(Collected data entries)

* Start *

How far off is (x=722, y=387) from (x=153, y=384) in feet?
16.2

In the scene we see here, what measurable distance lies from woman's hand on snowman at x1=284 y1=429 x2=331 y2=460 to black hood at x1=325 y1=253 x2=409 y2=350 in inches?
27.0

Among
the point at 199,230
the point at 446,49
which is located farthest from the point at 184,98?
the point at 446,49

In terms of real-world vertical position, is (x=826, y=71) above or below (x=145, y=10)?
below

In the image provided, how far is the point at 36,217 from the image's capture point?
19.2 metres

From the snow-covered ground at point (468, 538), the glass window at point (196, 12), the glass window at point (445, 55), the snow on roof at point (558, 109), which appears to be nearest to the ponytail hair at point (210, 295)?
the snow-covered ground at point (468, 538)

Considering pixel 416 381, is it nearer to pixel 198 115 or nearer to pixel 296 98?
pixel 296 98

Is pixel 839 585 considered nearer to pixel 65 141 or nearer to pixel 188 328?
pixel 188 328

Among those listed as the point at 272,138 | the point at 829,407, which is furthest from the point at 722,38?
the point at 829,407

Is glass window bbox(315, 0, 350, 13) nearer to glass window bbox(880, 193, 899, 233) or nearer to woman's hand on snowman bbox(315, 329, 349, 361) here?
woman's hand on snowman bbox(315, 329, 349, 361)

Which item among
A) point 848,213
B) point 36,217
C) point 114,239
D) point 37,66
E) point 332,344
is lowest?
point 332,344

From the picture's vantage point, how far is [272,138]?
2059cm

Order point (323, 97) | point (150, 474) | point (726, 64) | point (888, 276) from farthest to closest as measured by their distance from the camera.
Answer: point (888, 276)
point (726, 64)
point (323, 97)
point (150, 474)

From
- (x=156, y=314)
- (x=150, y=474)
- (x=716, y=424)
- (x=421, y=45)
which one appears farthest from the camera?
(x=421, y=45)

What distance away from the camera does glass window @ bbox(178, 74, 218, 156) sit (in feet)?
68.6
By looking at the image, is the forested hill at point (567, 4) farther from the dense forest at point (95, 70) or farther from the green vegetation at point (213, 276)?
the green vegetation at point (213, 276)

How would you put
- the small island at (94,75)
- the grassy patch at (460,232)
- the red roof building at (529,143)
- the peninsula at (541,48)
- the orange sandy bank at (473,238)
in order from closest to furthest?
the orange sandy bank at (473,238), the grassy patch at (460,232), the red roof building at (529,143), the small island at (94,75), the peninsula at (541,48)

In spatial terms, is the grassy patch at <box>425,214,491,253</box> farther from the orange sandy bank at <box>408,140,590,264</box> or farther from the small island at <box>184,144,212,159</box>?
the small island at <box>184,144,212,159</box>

* End *

* **WHAT IS EXPECTED**
Recast every line of the material above as a JSON list of strings, one string per line, with blank lines left out.

* **FINAL RESULT**
[
  "How far off is (x=722, y=387) from (x=153, y=384) in feet?",
  "16.2",
  "In the scene we see here, what measurable distance lies from woman's hand on snowman at x1=284 y1=429 x2=331 y2=460 to black hood at x1=325 y1=253 x2=409 y2=350 in inches?",
  "27.0",
  "Among",
  "the point at 199,230",
  "the point at 446,49",
  "which is located farthest from the point at 184,98?",
  "the point at 446,49",
  "In terms of real-world vertical position, is (x=826, y=71) above or below (x=145, y=10)?",
  "below",
  "In the image provided, how far is the point at 36,217 from the image's capture point?",
  "19.2 metres",
  "From the snow-covered ground at point (468, 538), the glass window at point (196, 12), the glass window at point (445, 55), the snow on roof at point (558, 109), which appears to be nearest to the ponytail hair at point (210, 295)?",
  "the snow-covered ground at point (468, 538)",
  "Considering pixel 416 381, is it nearer to pixel 198 115 or nearer to pixel 296 98?",
  "pixel 296 98",
  "Is pixel 839 585 considered nearer to pixel 65 141 or nearer to pixel 188 328?",
  "pixel 188 328",
  "Among those listed as the point at 272,138 | the point at 829,407, which is furthest from the point at 722,38?",
  "the point at 829,407",
  "Is glass window bbox(315, 0, 350, 13) nearer to glass window bbox(880, 193, 899, 233) or nearer to woman's hand on snowman bbox(315, 329, 349, 361) here?",
  "woman's hand on snowman bbox(315, 329, 349, 361)",
  "Which item among",
  "A) point 848,213",
  "B) point 36,217",
  "C) point 114,239",
  "D) point 37,66",
  "E) point 332,344",
  "is lowest?",
  "point 332,344",
  "From the picture's vantage point, how far is [272,138]?",
  "2059cm",
  "Order point (323, 97) | point (150, 474) | point (726, 64) | point (888, 276) from farthest to closest as measured by their distance from the camera.",
  "Answer: point (888, 276)",
  "point (726, 64)",
  "point (323, 97)",
  "point (150, 474)",
  "From",
  "- (x=156, y=314)",
  "- (x=150, y=474)",
  "- (x=716, y=424)",
  "- (x=421, y=45)",
  "which one appears farthest from the camera?",
  "(x=421, y=45)",
  "What distance away from the camera does glass window @ bbox(178, 74, 218, 156) sit (in feet)?",
  "68.6",
  "By looking at the image, is the forested hill at point (567, 4) farther from the dense forest at point (95, 70) or farther from the green vegetation at point (213, 276)?",
  "the green vegetation at point (213, 276)",
  "How would you put",
  "- the small island at (94,75)",
  "- the grassy patch at (460,232)",
  "- the red roof building at (529,143)",
  "- the peninsula at (541,48)",
  "- the orange sandy bank at (473,238)",
  "in order from closest to furthest?",
  "the orange sandy bank at (473,238), the grassy patch at (460,232), the red roof building at (529,143), the small island at (94,75), the peninsula at (541,48)",
  "In spatial terms, is the grassy patch at <box>425,214,491,253</box> farther from the orange sandy bank at <box>408,140,590,264</box> or farther from the small island at <box>184,144,212,159</box>?",
  "the small island at <box>184,144,212,159</box>"
]